Micromotors treat bacterial infection
The idea of treating disease or carrying out surgery using swarms of tiny robots injected into the human body may sound like science fiction, but it is one that is proving increasingly popular. In a new research project, nanoengineers at the University of California, San Diego have added their names to the ranks of researchers working in this area by demonstrating the use of tiny “micromotor” nanobots, capable of treating a bacterial infection in the stomach. The lab’s tiny vehicles, each one around half the width of a human hair, are able to swim rapidly through the stomach, neutralizing gastric acid and releasing a cargo of drugs at the desired pH level.

In experiments involving mice with bacterial stomach infections, the team’s micromotors proved effective at delivering a course of antibiotics daily for five days. An article describing the work was published in the journal Nature Communications.

“This work represents the first study showing in vivo therapeutic efficacy of microscale artificial motors for the treatment of a stomach infection,” Berta Esteban Fernández de Ávila, a researcher on the project, told Digital Trends. “We have developed drug-loaded microscale motors which can be autonomously activated in gastric acid, swim throughout the stomach, stick to the stomach wall where the bacteria is located, and release the antibiotics performing effectively in vivo bactericidal activity.”

De Ávila said that the tiny bots will simplify treatment since they do not require the administering of proton pump inhibitors (PPIs) to neutralize the acidic environment of the stomach.

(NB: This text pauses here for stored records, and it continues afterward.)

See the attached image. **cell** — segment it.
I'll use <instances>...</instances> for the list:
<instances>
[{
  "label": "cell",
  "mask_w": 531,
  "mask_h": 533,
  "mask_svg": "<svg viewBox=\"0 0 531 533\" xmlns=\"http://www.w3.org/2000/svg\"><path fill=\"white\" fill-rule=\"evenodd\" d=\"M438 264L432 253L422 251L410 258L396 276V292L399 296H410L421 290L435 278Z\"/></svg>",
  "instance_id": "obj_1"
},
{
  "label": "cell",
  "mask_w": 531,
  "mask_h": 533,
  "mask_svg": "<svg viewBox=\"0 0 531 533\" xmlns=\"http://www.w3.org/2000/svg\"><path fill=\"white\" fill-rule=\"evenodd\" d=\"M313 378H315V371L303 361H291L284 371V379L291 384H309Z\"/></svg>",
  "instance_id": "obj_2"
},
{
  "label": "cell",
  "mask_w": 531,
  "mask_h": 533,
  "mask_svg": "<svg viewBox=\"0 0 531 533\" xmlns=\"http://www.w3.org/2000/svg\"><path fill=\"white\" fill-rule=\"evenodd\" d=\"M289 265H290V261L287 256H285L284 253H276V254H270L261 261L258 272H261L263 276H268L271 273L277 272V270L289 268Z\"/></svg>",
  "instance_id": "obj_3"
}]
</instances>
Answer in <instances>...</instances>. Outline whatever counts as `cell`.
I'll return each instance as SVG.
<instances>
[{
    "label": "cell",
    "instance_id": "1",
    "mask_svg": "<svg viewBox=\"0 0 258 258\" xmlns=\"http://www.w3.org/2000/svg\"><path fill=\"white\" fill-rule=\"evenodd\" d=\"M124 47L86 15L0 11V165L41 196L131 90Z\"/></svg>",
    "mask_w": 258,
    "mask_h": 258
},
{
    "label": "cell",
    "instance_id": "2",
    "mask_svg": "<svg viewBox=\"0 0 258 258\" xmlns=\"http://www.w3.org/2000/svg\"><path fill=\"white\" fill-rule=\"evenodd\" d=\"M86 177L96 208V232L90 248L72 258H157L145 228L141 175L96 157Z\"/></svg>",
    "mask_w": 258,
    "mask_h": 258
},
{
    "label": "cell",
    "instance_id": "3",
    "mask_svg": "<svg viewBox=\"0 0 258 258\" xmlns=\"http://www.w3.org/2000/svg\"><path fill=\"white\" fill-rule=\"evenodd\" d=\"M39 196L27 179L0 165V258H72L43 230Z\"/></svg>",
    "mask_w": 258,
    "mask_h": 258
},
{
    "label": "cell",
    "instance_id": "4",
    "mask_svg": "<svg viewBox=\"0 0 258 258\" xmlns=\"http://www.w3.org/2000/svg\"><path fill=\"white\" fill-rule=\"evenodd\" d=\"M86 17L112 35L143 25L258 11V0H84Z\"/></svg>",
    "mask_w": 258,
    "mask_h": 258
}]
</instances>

PPIs are required by current gastric antibacterial treatments. You don’t need to worry about leaving swarms of tiny robots floating around in your guts, either, since the micromotor design is based on biodegradable materials, which are ultimately dissolved in the gastric acid, leaving only non-harmful residues.

In the future, the researchers hope to develop new designs of micromotors, combining cocktails of different drugs. These could be used for treating multiple diseases in the stomach or in different sections of the gastrointestinal tract.

“We are really happy with the promising results we got, but our work is still at an early stage,” De Ávila said. “We are planning to do different studies to further evaluate the therapeutic performance of the drug-loaded micromotors in vivo, and compare it with other standard therapies against stomach diseases. Despite more evaluations being needed before implementing these micromotors in real treatments, [however] we think that our work opens the door to the use of synthetic motors as an active delivery platform for in vivo treatment of diseases.”